外の空気は少し冷えていた。
会場の空気と相性が悪かった俺は、その空気に自然と息を吐いていた。
さて、出てきたものの、どうするか。
後から山田が追いかけて来るらしいので、勝手に帰るわけにもいかない。
むしろ山田を置いて帰る方ができそうになかった。
まあ、外を歩くのも、たまには悪くないか。
思いながら、空を見上げる。

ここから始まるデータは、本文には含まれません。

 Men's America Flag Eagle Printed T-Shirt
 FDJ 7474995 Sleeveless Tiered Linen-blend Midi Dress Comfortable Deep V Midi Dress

青空ではなく、夜空だ。
街やホールの明かりで星はあまり見えないが、それでも月だけはその存在を主張していた。
太陽の光を受け、漆黒の空に輝いている。
なんとなく、目を細めた。
誰の声も聞こえない。
がやがやと騒がしく、きらびやかな装飾を施したさっきの居場所と比べれば、今自分が立っている夜空の下の方が、かなり落ち着く場所だった。

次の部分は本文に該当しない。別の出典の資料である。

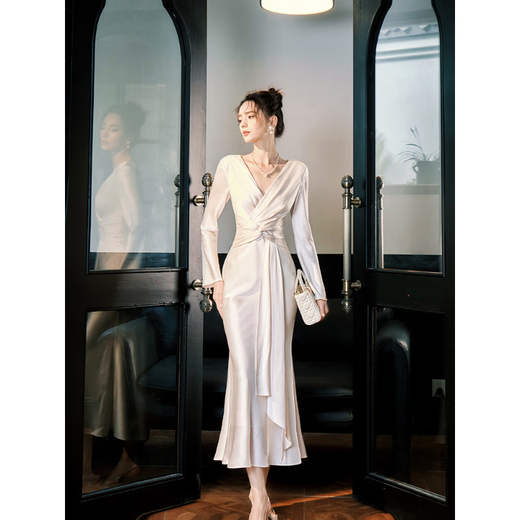 GJFD Guyue French twist satin high-end dress long-sleeved birthday white temperament slim fishtail dress light champagne L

金持ちの家の人間のくせに、なんて言われそうだなと思う。
俺だって思う。金持ちが、聞いて呆れる。
苦笑して、視線を月から外した。
立ち止まって辺りを見回すと、いつの間にかホールよりだいぶ離れた場所に立っていた。
気づかない内に歩きすぎていたらしい。
それにしても。
「……アイツ遅すぎだろ」
いつまで経っても山田は来ない。
また大理石に夢中にでもなっているんじゃねぇのか、あのバカは。
主を待たせるなんてそんな非常識なメイド、聞いたことも無い。
でも、それが山田なら許せてしまう。
苦笑を通り越して失笑だ。これはもはや病気だろ。